Income, not race, should be weighted
Jameson Joyce is a guest columnist and political science and pre-law junior. Reach him at firstname.lastname@example.org.
This week, the U.S. Supreme Court once again heard arguments regarding affirmative action. In the past decade, the court has heard several similar cases, cumulatively establishing the policy’s legality but also placing it under scrutiny. What makes this case unique is that it tests whether voters can ban affirmative action through a referendum, such as the one in 2006, when 58 percent of Michigan voters approved a constitutional amendment banning discrimination or preferential treatment based on race, gender, color, ethnicity or national origin.
Now, supporters of affirmative action are arguing that the initiative has interfered with minority participation in the political process and that the discrimination ban is… discriminatory.
Specifically, they claim that changing the Michigan constitution, and therefore making it very difficult to reverse, places it under the political-restructuring doctrine that was established by previous Supreme Court cases.
In response, Michigan Solicitor General John Bursch wrote, “It is curious to say that a law that bars a state from discriminating on the basis of race or sex violates the Equal Protection Clause by discriminating on the basis of race and sex.”
Supporters of affirmative action primarily claim the program creates “opportunity” for minorities. Despite living in a society that has accepted that people of all races possess equal intelligence and ability, supporters of affirmative action programs argue if a person has a certain skin color, they need additional help.
It is true minorities are more likely to live in impoverished areas with higher crime rates, poorer public schools and overall suffer from unfair setbacks.
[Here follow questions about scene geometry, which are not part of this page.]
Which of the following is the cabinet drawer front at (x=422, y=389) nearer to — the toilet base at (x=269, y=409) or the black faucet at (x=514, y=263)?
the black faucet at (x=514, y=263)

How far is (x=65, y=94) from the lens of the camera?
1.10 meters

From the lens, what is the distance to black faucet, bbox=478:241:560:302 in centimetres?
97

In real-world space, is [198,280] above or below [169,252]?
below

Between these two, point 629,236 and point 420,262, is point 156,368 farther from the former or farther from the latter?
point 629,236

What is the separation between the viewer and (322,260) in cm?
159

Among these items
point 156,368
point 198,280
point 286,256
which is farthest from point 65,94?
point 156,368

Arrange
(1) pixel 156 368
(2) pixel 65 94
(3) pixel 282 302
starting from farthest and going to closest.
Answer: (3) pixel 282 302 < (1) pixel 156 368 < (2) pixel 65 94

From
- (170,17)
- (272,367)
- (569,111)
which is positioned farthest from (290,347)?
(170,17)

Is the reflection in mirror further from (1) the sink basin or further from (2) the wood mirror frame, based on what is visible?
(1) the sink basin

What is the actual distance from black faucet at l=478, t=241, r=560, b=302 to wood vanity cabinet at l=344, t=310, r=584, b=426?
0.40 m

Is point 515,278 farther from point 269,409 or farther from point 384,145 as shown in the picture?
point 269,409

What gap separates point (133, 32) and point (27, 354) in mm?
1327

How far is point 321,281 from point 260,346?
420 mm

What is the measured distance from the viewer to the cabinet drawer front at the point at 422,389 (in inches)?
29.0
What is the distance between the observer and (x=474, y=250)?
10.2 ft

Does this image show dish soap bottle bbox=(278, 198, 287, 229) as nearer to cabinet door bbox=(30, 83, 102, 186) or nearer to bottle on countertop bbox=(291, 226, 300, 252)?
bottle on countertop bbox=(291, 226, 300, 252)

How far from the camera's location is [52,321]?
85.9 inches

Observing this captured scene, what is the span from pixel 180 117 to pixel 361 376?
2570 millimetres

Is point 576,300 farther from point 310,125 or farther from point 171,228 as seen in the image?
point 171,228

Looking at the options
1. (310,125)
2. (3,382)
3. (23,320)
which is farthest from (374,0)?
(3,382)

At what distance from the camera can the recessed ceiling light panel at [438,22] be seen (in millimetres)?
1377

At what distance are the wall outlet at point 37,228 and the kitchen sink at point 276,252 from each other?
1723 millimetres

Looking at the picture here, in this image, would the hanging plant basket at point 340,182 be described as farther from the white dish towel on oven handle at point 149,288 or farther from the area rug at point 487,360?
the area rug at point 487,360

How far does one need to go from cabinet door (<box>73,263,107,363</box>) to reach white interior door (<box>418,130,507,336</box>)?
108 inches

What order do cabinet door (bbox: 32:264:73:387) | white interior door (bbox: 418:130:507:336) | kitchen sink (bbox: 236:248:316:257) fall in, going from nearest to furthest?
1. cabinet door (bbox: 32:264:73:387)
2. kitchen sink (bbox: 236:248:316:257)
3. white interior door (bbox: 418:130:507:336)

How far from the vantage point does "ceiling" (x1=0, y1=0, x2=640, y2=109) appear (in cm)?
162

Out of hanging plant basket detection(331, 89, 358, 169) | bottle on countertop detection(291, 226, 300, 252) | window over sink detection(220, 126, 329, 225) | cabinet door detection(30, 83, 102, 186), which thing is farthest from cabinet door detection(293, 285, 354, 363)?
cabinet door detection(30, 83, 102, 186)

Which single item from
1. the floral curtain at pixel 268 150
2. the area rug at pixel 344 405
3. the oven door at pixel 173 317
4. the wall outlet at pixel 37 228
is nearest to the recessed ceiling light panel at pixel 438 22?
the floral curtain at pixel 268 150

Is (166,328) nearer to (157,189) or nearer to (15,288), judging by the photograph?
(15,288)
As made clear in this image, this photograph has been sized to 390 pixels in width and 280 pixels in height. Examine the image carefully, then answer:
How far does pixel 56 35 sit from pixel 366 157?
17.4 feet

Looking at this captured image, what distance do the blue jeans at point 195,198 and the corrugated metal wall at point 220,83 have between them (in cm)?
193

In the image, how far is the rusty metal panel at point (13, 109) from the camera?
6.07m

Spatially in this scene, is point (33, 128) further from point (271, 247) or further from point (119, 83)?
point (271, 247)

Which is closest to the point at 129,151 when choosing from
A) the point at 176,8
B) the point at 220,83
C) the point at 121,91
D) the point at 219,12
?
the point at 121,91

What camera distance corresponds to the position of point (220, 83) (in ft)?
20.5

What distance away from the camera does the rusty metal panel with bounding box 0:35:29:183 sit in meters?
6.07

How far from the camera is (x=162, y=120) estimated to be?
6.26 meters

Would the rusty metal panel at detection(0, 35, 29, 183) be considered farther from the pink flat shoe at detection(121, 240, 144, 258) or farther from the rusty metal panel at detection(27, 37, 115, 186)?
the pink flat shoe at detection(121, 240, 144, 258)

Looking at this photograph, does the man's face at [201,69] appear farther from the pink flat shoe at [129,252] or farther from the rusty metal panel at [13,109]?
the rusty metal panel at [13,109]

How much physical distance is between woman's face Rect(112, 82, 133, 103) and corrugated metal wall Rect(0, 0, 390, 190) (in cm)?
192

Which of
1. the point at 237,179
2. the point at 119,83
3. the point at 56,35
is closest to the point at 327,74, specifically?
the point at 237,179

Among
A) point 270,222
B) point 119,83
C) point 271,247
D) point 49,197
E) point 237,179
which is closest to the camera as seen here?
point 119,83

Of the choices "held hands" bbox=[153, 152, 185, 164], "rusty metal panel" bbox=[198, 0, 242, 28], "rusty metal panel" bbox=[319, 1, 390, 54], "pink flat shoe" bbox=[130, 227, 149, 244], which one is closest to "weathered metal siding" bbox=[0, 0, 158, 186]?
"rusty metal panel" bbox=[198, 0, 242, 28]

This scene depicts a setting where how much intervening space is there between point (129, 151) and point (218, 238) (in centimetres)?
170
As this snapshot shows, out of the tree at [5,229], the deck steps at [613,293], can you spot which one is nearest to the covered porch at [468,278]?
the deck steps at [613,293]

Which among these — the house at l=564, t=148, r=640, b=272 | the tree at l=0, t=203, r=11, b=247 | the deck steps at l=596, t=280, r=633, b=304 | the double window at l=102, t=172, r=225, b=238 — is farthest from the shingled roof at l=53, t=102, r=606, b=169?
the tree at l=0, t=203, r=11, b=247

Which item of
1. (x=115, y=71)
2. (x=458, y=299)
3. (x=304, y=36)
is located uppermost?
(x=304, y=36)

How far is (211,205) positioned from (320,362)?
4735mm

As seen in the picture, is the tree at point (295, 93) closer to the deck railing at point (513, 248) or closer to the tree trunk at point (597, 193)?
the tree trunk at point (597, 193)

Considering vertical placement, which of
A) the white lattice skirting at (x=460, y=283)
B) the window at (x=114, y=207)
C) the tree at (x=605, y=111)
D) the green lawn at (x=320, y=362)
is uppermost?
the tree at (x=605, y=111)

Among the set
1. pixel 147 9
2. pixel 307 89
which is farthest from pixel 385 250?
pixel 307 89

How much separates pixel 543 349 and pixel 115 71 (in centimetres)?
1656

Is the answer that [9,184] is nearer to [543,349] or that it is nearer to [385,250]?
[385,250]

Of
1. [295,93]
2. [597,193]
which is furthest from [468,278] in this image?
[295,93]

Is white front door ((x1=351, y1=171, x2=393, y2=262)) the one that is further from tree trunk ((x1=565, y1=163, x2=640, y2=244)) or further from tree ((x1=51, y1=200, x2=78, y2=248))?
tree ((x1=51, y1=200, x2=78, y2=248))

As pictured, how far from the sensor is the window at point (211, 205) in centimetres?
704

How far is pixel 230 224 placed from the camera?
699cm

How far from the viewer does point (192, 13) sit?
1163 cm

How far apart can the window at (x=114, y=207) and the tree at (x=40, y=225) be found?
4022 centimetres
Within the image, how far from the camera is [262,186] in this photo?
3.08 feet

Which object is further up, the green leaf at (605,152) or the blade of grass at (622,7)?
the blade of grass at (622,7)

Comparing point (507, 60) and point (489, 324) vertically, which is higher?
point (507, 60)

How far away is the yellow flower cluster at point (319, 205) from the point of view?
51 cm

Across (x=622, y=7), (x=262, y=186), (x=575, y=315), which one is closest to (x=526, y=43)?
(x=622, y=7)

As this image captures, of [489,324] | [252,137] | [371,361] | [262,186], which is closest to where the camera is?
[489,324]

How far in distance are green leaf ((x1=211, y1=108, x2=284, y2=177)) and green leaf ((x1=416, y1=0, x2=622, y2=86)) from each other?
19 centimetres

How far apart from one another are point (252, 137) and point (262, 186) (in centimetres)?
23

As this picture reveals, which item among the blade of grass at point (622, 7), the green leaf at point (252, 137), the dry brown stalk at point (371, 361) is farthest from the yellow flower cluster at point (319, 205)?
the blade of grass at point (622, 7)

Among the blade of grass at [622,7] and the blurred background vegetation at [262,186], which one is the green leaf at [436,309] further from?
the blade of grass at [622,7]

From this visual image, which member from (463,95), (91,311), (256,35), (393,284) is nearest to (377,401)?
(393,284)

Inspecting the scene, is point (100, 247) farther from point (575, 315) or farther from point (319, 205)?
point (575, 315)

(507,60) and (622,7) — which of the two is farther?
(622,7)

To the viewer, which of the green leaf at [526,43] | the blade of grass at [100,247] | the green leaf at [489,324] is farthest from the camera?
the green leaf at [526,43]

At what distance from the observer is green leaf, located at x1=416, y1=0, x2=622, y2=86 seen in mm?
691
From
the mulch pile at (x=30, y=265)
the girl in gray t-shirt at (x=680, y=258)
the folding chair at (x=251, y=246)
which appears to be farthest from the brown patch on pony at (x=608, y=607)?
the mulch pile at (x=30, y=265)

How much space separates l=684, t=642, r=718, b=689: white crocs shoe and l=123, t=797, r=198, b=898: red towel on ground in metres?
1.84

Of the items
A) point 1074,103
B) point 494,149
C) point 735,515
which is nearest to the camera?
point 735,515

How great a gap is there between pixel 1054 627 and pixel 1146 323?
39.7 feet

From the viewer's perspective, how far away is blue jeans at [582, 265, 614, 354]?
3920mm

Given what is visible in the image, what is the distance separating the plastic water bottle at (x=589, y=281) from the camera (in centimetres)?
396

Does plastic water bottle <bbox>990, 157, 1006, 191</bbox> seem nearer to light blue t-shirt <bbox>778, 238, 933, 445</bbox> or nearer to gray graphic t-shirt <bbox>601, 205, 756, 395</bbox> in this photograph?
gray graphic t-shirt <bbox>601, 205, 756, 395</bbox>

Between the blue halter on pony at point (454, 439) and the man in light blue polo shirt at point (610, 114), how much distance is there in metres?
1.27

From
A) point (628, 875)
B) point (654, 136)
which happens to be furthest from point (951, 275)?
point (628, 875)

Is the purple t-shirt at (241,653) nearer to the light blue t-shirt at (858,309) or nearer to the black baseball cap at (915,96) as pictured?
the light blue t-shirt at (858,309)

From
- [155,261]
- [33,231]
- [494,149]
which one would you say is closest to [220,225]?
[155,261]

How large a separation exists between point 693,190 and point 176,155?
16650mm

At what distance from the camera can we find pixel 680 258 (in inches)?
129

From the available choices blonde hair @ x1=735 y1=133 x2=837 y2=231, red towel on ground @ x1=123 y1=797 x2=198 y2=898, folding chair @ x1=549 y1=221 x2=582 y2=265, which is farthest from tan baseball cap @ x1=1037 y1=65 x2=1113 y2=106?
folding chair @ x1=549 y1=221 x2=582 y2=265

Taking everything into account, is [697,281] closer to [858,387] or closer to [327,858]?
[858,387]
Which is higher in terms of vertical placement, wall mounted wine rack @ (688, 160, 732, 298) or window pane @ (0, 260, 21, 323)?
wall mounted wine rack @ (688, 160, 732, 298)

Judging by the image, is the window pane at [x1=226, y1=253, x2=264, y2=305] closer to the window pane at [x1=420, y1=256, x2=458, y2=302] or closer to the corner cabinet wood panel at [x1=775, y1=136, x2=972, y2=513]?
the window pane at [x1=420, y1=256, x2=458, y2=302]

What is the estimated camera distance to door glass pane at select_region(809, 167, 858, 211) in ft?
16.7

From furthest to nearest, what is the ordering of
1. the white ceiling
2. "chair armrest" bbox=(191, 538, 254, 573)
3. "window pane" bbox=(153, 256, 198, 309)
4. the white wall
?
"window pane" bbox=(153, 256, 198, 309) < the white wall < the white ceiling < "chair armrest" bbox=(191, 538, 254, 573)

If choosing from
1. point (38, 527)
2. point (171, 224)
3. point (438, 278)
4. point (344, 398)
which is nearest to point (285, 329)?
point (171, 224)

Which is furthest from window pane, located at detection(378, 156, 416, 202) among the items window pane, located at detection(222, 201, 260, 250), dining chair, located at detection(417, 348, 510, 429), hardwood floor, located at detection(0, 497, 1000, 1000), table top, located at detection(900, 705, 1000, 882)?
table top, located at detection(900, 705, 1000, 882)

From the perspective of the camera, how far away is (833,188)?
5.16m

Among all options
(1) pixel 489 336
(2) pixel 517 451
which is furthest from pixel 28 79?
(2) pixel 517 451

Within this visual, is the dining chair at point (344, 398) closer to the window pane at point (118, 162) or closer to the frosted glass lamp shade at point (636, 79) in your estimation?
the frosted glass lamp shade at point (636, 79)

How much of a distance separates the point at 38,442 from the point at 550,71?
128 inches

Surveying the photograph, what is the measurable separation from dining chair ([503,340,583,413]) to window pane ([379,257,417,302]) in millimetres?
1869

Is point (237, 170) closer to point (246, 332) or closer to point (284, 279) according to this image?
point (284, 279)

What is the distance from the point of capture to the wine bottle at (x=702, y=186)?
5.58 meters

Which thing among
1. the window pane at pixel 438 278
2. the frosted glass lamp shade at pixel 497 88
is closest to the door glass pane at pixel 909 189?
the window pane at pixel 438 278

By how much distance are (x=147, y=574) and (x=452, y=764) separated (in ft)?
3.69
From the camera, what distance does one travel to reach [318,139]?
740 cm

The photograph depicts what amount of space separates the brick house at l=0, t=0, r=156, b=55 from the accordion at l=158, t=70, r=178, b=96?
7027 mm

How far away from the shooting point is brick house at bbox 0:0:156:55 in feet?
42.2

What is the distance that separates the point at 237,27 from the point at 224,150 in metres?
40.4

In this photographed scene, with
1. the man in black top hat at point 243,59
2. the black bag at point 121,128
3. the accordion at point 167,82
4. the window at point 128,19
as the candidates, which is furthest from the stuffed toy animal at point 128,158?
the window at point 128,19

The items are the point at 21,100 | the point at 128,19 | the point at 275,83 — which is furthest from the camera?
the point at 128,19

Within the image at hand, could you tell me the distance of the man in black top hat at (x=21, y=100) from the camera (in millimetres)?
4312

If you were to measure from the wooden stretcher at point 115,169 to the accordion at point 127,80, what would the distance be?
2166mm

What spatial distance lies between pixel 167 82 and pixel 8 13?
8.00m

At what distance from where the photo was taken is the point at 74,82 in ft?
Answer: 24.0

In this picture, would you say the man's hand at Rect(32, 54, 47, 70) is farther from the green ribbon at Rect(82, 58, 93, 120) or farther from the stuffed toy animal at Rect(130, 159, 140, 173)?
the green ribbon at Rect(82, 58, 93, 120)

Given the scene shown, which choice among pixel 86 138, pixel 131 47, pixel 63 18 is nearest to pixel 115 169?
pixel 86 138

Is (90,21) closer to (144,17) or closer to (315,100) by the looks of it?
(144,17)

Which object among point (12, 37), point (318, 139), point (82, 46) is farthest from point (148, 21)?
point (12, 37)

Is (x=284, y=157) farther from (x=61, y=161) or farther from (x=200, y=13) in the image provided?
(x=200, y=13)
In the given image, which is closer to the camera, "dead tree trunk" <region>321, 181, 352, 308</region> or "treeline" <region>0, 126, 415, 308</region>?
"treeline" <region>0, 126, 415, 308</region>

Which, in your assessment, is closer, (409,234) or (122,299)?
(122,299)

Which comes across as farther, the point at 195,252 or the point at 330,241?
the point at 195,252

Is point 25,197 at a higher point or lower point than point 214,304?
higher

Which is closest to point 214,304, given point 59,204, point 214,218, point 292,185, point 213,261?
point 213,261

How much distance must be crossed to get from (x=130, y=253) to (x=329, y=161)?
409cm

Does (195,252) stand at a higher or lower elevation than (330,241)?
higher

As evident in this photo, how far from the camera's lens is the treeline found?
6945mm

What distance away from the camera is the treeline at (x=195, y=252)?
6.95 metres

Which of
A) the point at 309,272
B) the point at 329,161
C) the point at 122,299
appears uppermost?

However, these problems are not inherently racial. If you put a white child in a decrepit public school, they will do just as poorly. If the main defense of affirmative action is poverty and the hardships it creates, there should be a system based on income, not race. Poverty affects people of all races and gender. Therefore, by using poverty as a factor, no one will be discriminated against or given special treatment.
The Michigan attorney general is confident the Supreme Court will uphold the ban and, frankly, so am I. Michigan constituents voted to ban discrimination or special treatment on the basis of race and made it known through the democratic process they believe affirmative action is a flawed policy that has no place in our society.
However, a co-worker of mine pointed out to me that racist and discriminatory laws were popular during the Jim Crow era, but that did not make them constitutional or right.
Affirmative action is an attempt to overcome prejudice, with the aim being inclusion. Despite its noble goal, the program is built on the premise that racial discrimination still is a primary reason more minorities do not receive higher education. The reality of this argument is that minorities often are stunted by poverty and poor education. Pushing many of these young students into prestigious universities does little more than increase the dropout rate among these groups, as they are forced to take on workloads they are not prepared for.
When questioning the result of an affirmative action ban, it is important to look at other states. In California, for example, although the percentage at the highest universities has declined, schools such as University of California Irving saw an increase in enrollment. Simply put, when applicants found they were unable to attend schools such as University of California, Berkeley or UCLA without affirmative action, they went to schools more suited to their academic performance. Some might argue this still constitutes discrimination, arguing that minorities are being kept out of the most elite institutions.
However, when the playing field is level, these institutions are extremely exclusive — the exact opposite of affirmative action. So it should come as no surprise when most applicants are not accepted. Although I like to think I’m pretty smart and that I work hard at my education, when I apply to law schools next year, I won’t be filing any lawsuits if I don’t get into Harvard.
I firmly believe that affirmative action, although great on paper, does not accomplish its goals because of the complex and competitive society we live in.
Not everyone is able to attend college because of income, work ethic, intelligence and ability, among other factors. Although possibly related, none of these things are inherently tied to race. Therefore, when students compete to be accepted into college, race should not be a factor.